Work request:
From top to bottom, print the listing word for word and skip any pictures it contains.

*** Extracted data

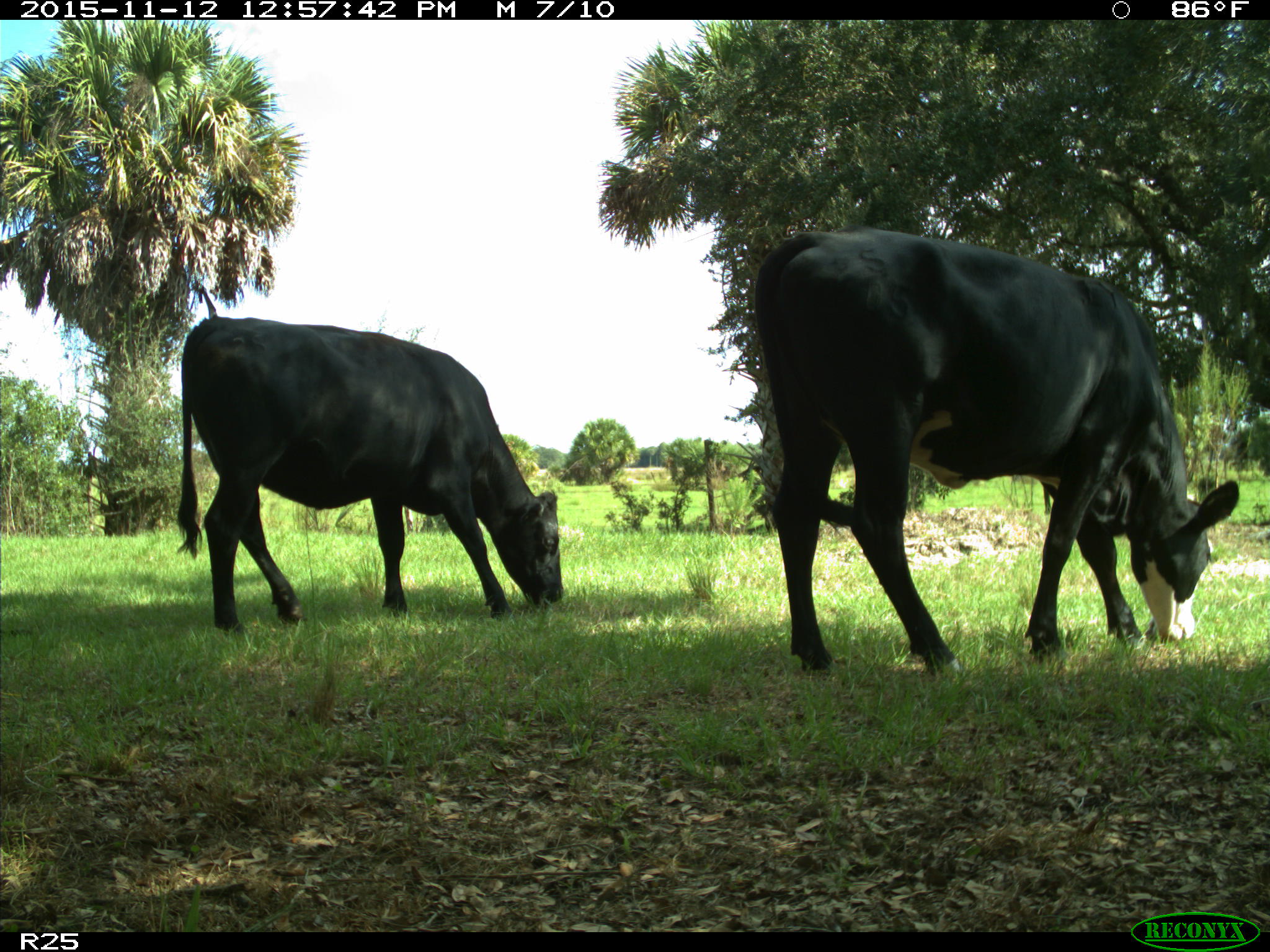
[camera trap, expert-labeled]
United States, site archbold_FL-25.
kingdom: Animalia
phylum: Chordata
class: Mammalia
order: Artiodactyla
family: Bovidae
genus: Bos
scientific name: Bos taurus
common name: domestic cow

******

Solved problem:
[camera trap, expert-labeled]
United States, site archbold_FL-25.
kingdom: Animalia
phylum: Chordata
class: Mammalia
order: Artiodactyla
family: Bovidae
genus: Bos
scientific name: Bos taurus
common name: domestic cow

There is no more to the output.